Textauszug:
***

Auch mit Hartz IV sei gesunde Ernährung bezahlbar, argumentiert die Bundesregierung in ihrer Antwort auf eine parlamentarische Anfrage und zitiert zum Beleg ein Gutachten. In dem allerdings steht das genaue Gegenteil. Eine Korrektur sei leider nicht möglich, erklärt das Bundesernährungsministerium. Wäre sie allerdings doch.
25. Oktober 2022
Die Ausführungen der Bundesregierung sind unmissverständlich: Dass eine „gesunderhaltende Ernährung“ mit Hartz IV nicht möglich sei, will sie nicht bestätigen. Einen „informierten, preisbewussten Einkauf“ vorausgesetzt, sei gesundes Essen auch mit wenig Geld „grundsätzlich“ drin. So argumentiert die Bundesregierung am 6. Oktober in ihrer Antwort auf eine parlamentarische Anfrage der Linken. Zum Beleg verweist das federführende Bundesernährungsministerium auf das Gutachten seines Wissenschaftlichen Beirats von 2020.
Allerdings lässt sich auch dieses Gutachten schwerlich missverstehen: Es belegt das glatte Gegenteil. Schon lange vor der Rekord-Inflation rechneten darin 18 namhafte Wissenschaftler vor, dass eine deutliche „Deckungslücke“ zwischen Hartz IV und den Kosten einer gesunden Ernährung besteht. Sie fordern deshalb eine „erhebliche“ Erhöhung der Regelsätze. Bisher dagegen seien zusätzliche Ressourcen wie angesparte Vermögen oder Unterstützung durch Freunde nötig, damit sich Hartz-IV-Empfänger zumindest „theoretisch“ eine gesunde Ernährung leisten können.
Harald Grethe kommentierte das süffisant: „Wir leben realweltlich, nicht theoretisch“, so der Agrarwissenschaftler. Er hatte dem Beirat vorgesessen, als dieser das Gutachten veröffentlichte. Realweltlich aber besteht aus seiner Sicht nun mal ein „materiell deutlich eingeschränkter Handlungsspielraum“ für Menschen in Armut – im Gutachten heißt es: „Auch in Deutschland gibt es armutsbedingte Mangelernährung und teils auch Hunger.“ Grethes Fazit: „Die Bundesregierung gibt den Wissenschaftlichen Beirat nicht korrekt wieder.“
Danke @martinruecker für d. Hinweis.
— Harald Grethe (@haraldgrethe) October 12, 2022
Die Bundesreg. gibt den WBAE nicht korrekt wieder.

***

[Transkribierte Seiteninhalte]
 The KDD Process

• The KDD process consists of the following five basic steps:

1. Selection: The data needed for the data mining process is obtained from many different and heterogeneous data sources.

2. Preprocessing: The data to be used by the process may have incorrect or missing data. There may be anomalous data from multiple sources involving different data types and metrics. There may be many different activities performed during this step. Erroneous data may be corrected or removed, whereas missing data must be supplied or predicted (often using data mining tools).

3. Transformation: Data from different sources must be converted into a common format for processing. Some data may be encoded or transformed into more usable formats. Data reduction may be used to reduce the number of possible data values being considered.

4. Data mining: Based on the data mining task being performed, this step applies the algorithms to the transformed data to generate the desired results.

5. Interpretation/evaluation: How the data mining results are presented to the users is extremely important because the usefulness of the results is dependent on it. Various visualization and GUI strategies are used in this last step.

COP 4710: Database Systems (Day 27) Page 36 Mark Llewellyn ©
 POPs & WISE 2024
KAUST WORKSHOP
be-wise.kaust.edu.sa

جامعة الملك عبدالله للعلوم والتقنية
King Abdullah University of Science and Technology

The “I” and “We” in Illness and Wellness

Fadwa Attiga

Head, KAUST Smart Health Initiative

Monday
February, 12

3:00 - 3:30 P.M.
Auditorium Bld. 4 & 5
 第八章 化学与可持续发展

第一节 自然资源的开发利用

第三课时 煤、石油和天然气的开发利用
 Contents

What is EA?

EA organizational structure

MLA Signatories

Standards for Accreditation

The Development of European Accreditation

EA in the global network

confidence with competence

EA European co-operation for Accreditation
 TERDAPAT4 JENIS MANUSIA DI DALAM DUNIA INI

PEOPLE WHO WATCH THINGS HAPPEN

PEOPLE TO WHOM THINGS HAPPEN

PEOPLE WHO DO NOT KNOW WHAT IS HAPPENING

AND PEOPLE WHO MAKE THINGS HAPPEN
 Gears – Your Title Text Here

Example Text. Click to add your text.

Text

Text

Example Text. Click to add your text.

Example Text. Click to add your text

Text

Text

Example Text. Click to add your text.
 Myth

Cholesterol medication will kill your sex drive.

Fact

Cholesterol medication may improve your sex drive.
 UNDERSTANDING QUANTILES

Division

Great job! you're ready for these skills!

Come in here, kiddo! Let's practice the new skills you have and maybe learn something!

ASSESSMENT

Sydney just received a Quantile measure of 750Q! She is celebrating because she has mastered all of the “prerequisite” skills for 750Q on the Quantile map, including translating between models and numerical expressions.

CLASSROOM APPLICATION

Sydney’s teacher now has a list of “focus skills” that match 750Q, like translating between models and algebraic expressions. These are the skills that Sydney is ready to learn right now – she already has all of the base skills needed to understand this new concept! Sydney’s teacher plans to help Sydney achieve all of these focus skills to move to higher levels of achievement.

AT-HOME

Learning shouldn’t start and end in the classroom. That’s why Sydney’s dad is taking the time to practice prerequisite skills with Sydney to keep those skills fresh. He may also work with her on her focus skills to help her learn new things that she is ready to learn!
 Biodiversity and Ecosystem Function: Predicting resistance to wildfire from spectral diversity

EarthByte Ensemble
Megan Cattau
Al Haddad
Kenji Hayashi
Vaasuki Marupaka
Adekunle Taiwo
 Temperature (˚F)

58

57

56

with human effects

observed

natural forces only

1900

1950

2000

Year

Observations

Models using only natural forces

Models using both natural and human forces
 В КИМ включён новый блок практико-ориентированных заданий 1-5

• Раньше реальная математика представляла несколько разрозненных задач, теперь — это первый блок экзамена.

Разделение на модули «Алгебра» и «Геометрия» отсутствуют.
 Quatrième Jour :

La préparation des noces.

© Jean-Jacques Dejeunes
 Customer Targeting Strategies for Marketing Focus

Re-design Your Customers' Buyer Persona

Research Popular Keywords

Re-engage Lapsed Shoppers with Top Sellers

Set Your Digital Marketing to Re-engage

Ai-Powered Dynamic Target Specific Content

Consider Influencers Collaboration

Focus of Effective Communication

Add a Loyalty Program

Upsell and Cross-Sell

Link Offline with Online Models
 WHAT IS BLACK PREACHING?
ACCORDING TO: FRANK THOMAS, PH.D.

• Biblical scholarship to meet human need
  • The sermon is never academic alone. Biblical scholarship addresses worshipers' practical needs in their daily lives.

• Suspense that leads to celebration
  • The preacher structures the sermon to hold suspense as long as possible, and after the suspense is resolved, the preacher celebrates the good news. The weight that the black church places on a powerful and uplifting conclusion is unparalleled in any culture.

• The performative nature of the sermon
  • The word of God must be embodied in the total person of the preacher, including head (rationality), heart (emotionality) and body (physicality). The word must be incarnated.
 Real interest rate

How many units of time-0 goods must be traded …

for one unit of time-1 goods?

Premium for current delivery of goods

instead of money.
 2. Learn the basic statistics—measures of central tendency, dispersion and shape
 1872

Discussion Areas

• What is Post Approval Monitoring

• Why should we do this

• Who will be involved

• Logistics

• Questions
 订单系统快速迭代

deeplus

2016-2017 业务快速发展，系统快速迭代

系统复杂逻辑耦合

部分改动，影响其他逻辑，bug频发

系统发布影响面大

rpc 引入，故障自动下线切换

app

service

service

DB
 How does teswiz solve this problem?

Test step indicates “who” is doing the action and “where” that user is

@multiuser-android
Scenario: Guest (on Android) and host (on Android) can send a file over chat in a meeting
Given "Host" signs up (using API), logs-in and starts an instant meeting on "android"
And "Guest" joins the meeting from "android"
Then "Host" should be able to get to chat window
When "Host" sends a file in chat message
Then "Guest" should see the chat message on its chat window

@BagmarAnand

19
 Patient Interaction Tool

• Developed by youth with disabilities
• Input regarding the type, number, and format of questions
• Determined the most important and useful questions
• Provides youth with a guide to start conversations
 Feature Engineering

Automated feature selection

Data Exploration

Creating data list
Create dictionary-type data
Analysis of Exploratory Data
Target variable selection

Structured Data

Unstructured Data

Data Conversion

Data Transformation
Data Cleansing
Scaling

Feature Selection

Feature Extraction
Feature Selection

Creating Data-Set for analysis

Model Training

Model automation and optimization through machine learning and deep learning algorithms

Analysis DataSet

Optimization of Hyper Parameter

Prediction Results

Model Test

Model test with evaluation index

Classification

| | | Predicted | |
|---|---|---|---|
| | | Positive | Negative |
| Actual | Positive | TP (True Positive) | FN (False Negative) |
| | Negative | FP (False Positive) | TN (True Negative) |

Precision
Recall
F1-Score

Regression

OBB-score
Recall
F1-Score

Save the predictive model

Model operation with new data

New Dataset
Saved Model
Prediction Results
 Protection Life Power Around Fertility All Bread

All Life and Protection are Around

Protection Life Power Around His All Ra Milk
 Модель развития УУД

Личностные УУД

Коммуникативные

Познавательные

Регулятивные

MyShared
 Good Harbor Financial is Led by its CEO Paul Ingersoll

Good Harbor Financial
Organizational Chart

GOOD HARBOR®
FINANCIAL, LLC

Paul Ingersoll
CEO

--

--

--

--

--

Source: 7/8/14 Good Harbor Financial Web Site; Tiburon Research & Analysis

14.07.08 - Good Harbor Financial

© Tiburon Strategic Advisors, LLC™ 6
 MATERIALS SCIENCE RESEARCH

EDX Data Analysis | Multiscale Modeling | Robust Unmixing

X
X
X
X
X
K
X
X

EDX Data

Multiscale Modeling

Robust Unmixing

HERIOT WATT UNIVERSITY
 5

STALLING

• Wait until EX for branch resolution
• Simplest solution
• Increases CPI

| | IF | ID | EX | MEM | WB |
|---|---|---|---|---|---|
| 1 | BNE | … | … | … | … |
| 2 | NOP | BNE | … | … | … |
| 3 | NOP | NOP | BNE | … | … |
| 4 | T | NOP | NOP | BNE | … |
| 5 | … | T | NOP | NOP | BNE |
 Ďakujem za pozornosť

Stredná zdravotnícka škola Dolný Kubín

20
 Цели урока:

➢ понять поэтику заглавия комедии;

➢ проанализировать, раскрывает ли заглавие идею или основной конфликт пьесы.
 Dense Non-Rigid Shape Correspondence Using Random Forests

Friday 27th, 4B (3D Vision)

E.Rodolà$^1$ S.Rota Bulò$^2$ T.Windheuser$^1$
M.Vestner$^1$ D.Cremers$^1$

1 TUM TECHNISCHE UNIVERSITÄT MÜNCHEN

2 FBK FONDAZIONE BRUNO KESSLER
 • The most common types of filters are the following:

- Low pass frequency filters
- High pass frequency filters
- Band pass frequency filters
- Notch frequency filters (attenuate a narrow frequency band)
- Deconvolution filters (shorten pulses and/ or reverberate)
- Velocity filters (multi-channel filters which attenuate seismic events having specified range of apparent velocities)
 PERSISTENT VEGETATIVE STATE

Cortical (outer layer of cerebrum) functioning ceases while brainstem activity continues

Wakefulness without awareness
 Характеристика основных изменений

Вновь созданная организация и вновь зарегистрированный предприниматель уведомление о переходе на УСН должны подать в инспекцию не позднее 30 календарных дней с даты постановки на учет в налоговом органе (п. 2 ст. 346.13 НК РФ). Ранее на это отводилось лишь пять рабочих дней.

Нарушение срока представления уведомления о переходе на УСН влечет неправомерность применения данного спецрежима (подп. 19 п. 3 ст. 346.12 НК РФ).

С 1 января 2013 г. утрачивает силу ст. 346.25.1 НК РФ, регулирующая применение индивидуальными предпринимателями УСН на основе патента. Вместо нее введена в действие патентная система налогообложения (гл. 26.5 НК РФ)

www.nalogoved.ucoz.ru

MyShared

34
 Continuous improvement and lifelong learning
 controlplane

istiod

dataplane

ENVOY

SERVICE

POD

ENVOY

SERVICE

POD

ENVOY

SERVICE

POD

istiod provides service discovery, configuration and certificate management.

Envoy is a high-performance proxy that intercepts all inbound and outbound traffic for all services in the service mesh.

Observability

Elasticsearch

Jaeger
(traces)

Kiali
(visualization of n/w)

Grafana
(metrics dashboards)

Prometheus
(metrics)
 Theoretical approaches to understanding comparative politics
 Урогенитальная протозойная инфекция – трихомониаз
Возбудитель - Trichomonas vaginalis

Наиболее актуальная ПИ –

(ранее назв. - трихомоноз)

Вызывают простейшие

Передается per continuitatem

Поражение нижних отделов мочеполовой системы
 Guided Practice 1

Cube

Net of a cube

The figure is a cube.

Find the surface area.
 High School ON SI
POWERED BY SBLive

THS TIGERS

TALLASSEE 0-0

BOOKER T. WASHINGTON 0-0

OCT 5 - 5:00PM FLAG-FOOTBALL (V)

***

Aufgabe A:
Nenne in der Reihenfolge des Textes über Hartz IV und gesunde Ernährung alle Wörter und Wendungen in Anführungszeichen aus den beiden Absätzen, die mit „Die Ausführungen der Bundesregierung sind unmissverständlich“ und „Allerdings lässt sich auch dieses Gutachten“ beginnen.
Aufgabe B:
Schreib aus dem Text über Hartz IV und gesunde Ernährung wortgetreu ab, beginnend bei „Auch mit Hartz“ und endend bei „sie allerdings doch.“.
Aufgabe C:
Schreib den Text über Hartz IV und gesunde Ernährung dort weiter, wo er aufhört.

Endgültige Antwort A:
„gesunderhaltende Ernährung“
„informierten, preisbewussten Einkauf“
„grundsätzlich“
„Deckungslücke“
„erhebliche“
„theoretisch“

Endgültige Antwort B:
Auch mit Hartz IV sei gesunde Ernährung bezahlbar, argumentiert die Bundesregierung in ihrer Antwort auf eine parlamentarische Anfrage und zitiert zum Beleg ein Gutachten. In dem allerdings steht das genaue Gegenteil. Eine Korrektur sei leider nicht möglich, erklärt das Bundesernährungsministerium. Wäre sie allerdings doch.

Endgültige Antwort C:
Der WBAE schrieb nicht: „dass „gesundheitsfördernde Ernährung“ grundsätzlich „auch unter stark begrenzten Einkommensressourcen möglich“ … ist“.
„grundsätzlich“ ist nicht Wortlaut WBAE
1/8 https://t.co/Bb1hdjg1QF
Schon vor dieser Einordnung hatte Ernährungsminister Cem Özdemir in Reaktion auf Kritik an der Antwort
auf Twitter angekündigt: „Wir schauen uns das nochmal an.“ Auf Anfrage räumte sein Ministerium nun ein, das Gutachten tatsächlich falsch dargestellt zu haben. „Dieser Fehler entstand im Rahmen der Abstimmung mit den anderen beteiligten Bundesministerien“, so eine Sprecherin, hätte aber „nicht passieren dürfen“. Den Wissenschaftlichen Beirat bitte man „ausdrücklich um Entschuldigung“.
Danke für die kritische Rückmeldung. Wir schauen uns das nochmal an, auch im Hinblick darauf, ob die Aussagen Dritter zutreffend wiedergegeben wurden.
— Cem Özdemir (@cem_oezdemir) October 11, 2022
Erledigt ist das Thema damit nicht. Grethe verwies auf die Forderungen der Wissenschaftler: deutlich höhere Regelsätze, ein besseres „Monitoring zur Ernährungsarmut“ und kostenlose, qualitativ hochwertige Mittagessen in Schulen und Kitas – hinter jedem Punkt vermerkt er: „nicht umgesetzt“. Die Bundesregierung hingegen erkennt auch in den anderen Passagen ihrer Antwort an die Linksfraktion keinen akuten Handlungsbedarf: Das menschenwürdige Existenzminimum sei gesichert, „der Bedarf für Ernährung berücksichtigt“. Mit der geplanten Anhebung der Regelsätze um 12 Prozent beim neuen Bürgergeld würden die aktuellen Preissteigerungen zudem abgemildert.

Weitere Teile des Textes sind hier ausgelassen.